O inglês suspirou, um tanto enfadado por ter de explicar o seu trabalho a um energúmeno com a missão de o matar.
"Oiça", disse. "Você sabe decerto qual... humpf... a fórmula química da água, não sabe?"
"H2o", devolveu o russo. "Isso é elementar."
"E o H vem de onde?"
"E o símbolo do hidrogénio."
"Consequentemente, a água tem... humpf... hidrogénio, certo?"
"Sim."
"Então é aí que eu vou buscar a... humpf... energia. Ao hidrogénio da água."
"Mas como é que faz isso?", insistiu Orlov.
"Você sabe o que é a electrólise?"
O russo fez um esforço de memória.
"Já dei isso na escola", observou. "E um processo químico qualquer, não é?"
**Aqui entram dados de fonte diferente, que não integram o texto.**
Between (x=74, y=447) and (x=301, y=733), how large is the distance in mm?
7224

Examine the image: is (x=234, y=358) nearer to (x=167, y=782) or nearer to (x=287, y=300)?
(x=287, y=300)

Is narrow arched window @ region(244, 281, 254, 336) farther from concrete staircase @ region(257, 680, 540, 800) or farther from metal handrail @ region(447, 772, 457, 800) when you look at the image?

"A electrólise é a decomposição de uma substância química... humpf...
através de uma corrente eléctrica. Os seus princípios baseiam-se nas leis de Faraday e, através desse processo, é possível separar os dois elementos da água, o oxigénio e o hidrogénio. Para conseguir isso, coloca-se água pura num recipiente e... humpf...
liga-se a corrente eléctrica. Submetidos à energia eléctrica, os átomos de hidrogénio separam-se dos de oxigénio e juntam-se aos outros átomos de hidrogénio. A energia eléctrica gasta neste processo... humpf... fica armazenada no hidrogénio."
"Isso não é um processo novo, pois não?"
"Não, é uma coisa antiga. A primeira vez que... humpf... se fez a electrólise foi em 1800."
"Então onde quer você chegar?"
Cummings inclinou-se para a frente, como se se preparasse para confidenciar um segredo.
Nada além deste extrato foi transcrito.